There also needs to be some solution for people with pets, at least those that don’t cause problems to others. Forcing people already on the edge mentally to give up their beloved dog or cat is not helping things.


“Sweeps without housing on offer are cruel and unusual punishment, according to the Ninth Circuit, a holding affirmed by the Supreme Court. That holding does, however, allow people to be swept into shelter. But Seattle can do better than the bare minimum required by the conservative Court.”

Wait, what? Are you saying the 9th Circuit is conservative? Or SCOTUS? Or both?


This is poor reportage. The Supreme Court never took the appeal from the Ninth Circuit decision. That decision, Martin v Boise, is the most progressive decision on the issue. It’s also quite acrobatic.


Thanks, that clarification makes sense. I’m a bit surprised a Harvard JD doesn’t understand that declining to take an appeal is not the same as affirming.


This is how our legal system works. The Supreme Court doesn’t make a habit of explicitly affirming lower court decisions they agree with, but their agreement can be inferred from the fact that fewer than four justices wanted to allow an appeal to proceed.

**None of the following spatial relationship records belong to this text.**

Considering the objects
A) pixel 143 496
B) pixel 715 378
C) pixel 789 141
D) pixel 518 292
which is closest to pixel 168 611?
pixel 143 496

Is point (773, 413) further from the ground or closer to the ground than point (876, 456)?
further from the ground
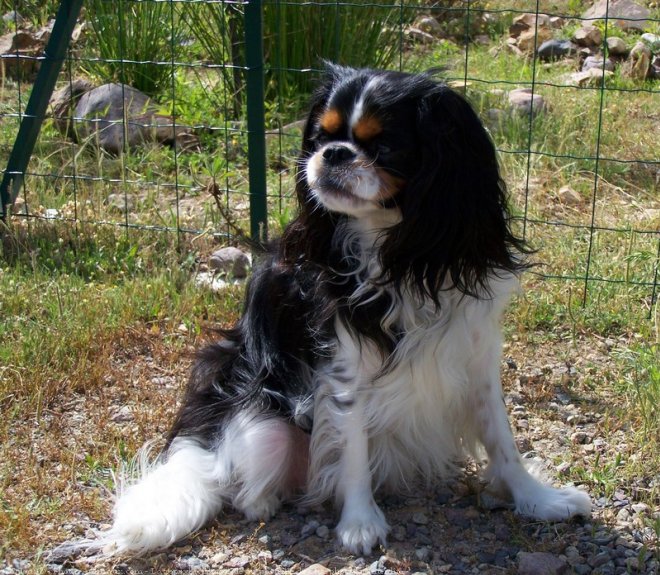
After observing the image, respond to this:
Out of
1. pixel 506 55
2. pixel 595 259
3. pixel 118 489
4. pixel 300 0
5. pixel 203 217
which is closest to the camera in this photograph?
pixel 118 489

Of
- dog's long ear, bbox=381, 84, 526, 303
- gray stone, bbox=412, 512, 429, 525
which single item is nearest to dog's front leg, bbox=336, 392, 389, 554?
gray stone, bbox=412, 512, 429, 525

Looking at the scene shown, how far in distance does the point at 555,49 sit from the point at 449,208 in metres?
5.98

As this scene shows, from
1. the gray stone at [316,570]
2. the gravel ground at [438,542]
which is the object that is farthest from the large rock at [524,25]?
the gray stone at [316,570]

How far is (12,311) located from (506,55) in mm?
4967

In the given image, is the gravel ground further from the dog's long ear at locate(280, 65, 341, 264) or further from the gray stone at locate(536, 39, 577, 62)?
the gray stone at locate(536, 39, 577, 62)

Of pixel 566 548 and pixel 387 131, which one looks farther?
pixel 566 548

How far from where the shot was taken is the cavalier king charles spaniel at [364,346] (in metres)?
2.70

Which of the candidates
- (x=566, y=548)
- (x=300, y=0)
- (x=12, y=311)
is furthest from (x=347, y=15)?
(x=566, y=548)

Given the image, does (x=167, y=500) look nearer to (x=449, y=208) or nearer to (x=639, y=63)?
(x=449, y=208)

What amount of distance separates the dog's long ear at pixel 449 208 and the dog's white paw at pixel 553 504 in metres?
0.71

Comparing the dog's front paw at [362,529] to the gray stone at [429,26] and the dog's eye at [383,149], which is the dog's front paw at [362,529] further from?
the gray stone at [429,26]

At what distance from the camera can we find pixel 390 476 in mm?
3262

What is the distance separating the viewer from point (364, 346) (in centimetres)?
295

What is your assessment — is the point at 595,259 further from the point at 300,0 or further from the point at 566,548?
the point at 300,0
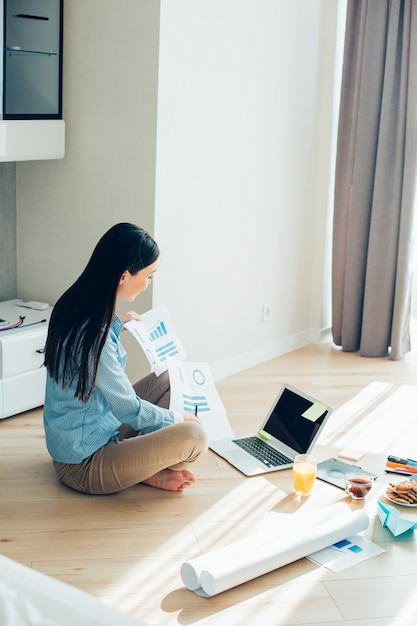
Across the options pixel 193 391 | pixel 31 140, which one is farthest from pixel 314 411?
pixel 31 140

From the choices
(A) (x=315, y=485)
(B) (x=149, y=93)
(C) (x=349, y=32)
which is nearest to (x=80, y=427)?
(A) (x=315, y=485)

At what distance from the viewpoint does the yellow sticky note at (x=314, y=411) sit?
3.09 metres

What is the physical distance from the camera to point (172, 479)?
9.64 ft

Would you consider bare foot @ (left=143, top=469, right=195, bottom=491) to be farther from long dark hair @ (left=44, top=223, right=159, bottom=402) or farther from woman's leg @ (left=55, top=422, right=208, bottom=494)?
long dark hair @ (left=44, top=223, right=159, bottom=402)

This is not at all how SCT jurisprudence works. It is not a court of error correction, unlike the circuits. You shouldn’t infer anything from a cert denial, except that 5 justices don’t find it weighty enough to hear. (Could you point to the 5 justices who “agreed” with this decision, while keeping a straight face?). You can bet that the ACLU is not pushing this issue in the other circuits, though, because a circuit split might tip the balance for the supremes. And I’m pretty sure the ACLU would prefer this particular Court not weigh in on this issue.


You are right, there is a difference. But at the time I drafted this, the distinction between affirming and letting it stand didn’t strike me as functionally relevant for the the policy article, especially when turns of phrase like “let it stand by declining to take up the case” were the obvious alternative. While such ugly writing is fine when writing to lawyers, I try to avoid it elsewhere! =)

Still, “affirm” is a legal term of art, and so I should have found another word to avoid confusion.

I apologize for the lack of clarity!


No worries – just wonking out. It does mean, though, that you’re urging the city to be more progressive than the 9th, not the SCT.


10 — Change the zoning. The main reason Seattle has a big homelessness problem is because rent has skyrocketed. The main reason that rent has skyrocketed is because jobs have increased, while housing has not. The main reason housing has not is because of our zoning laws. Change the zoning laws and more people will be able to find a place to live.


Yes, the combination of our economic success and our poor supply of housing have made costs run out of control.